Pilot Study of Mercury in Litterfall at National Atmospheric Deposition Program Mercury Deposition Network Sites

Martin R. Risch
U.S. Geological Survery,
Department of Natural Resources and Environmental Science,
Indianapolis, Indiana USA

Atmospheric mercury can be transported to aquatic or terrestrial ecosystems through wet and dry deposition. Mercury wet deposition has been monitored for more than 10 years at National Atmospheric Deposition Program Mercury Deposition Network (MDN) sites in North Anerica. Mercury dry deposition generally is not measured directly and a national monitoring program to estimate dry deposition is in development. Data on mercury wet and dry deposition are needed to evaluate regional- and continental-scale deposition models and to assess changes in deposition resulting from reductions in mercury emissions required by regulation.

Forests can enhance mercury dry deposition by scavenging mercury from the air. Rates of mercury dry deposition to forests are known to be several times the rates of mercury wet deposition to open areas at the same location. Information about mercury in litterfall is a measure of mercury dry deposition to forests. Litterfall is forest canopy material, mostly leaves and needles, that drop from the trees to the forest floor.
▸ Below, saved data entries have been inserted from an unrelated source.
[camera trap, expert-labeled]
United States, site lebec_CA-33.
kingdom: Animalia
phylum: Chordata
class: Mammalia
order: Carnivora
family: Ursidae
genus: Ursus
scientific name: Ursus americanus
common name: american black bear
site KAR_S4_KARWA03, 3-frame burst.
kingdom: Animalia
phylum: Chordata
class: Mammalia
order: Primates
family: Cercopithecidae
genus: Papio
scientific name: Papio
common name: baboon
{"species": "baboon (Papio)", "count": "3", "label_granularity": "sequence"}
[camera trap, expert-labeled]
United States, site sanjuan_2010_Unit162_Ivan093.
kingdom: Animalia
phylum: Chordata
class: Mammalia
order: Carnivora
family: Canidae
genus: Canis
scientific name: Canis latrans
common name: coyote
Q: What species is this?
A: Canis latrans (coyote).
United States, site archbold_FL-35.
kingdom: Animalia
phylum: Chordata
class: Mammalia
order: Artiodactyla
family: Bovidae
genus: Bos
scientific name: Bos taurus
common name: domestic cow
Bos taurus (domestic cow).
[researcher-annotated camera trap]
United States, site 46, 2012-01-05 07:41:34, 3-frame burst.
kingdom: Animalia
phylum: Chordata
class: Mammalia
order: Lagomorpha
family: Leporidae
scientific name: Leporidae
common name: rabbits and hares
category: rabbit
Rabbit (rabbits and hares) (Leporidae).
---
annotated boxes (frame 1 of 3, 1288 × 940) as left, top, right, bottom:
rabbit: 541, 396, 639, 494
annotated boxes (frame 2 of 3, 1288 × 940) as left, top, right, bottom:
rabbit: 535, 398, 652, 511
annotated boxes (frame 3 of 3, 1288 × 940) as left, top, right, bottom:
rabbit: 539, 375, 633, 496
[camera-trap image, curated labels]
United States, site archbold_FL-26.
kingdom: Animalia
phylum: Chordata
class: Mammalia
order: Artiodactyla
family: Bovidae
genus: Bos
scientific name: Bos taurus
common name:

Mercury in litterfall consists primarily of mercury attached to the surface of leaves and needles and mercury incorporated into the foliage tissue. Because previous studies of mercury in litterfall have been for small watersheds, litterfall data from MDN sites could provide a larger scale for comparing wet and dry deposition to forest landscapes in North America.

In fall 2007, the U.S. Geological Survey (USGS) began investigating mercury in litterfall at MDN sites through a pilot study in which litterfall samples were collected at 12 MDN sites in 6 states. The purpose of the pilot study was to test methods that could be implemented at a greater number of MDN sites in the future. In the pilot study, the USGS provided sampling kits and instructions to MDN site operators who placed sampling boxes at randomly selected points in a forest study plot near each of the 12 MDN sites. Litterfall was allowed to accumulate in the sampling boxes for one month; two sets of samples were collected at each site. The litterfall samples were shipped to the USGS where they were frozen, dried, weighed, ground, homogenized, and analyzed for total mercury and methylmercury. Mercury dry deposition in litterfall was computed as the product of sample concentration and sample dry weight per sampling-box area.

This presentation provides results from the pilot study, compares litterfall mercury dry deposition with mercury wet deposition, and examines factors contributing to differences in litterfall dry deposition among the MDN sites in the pilot study.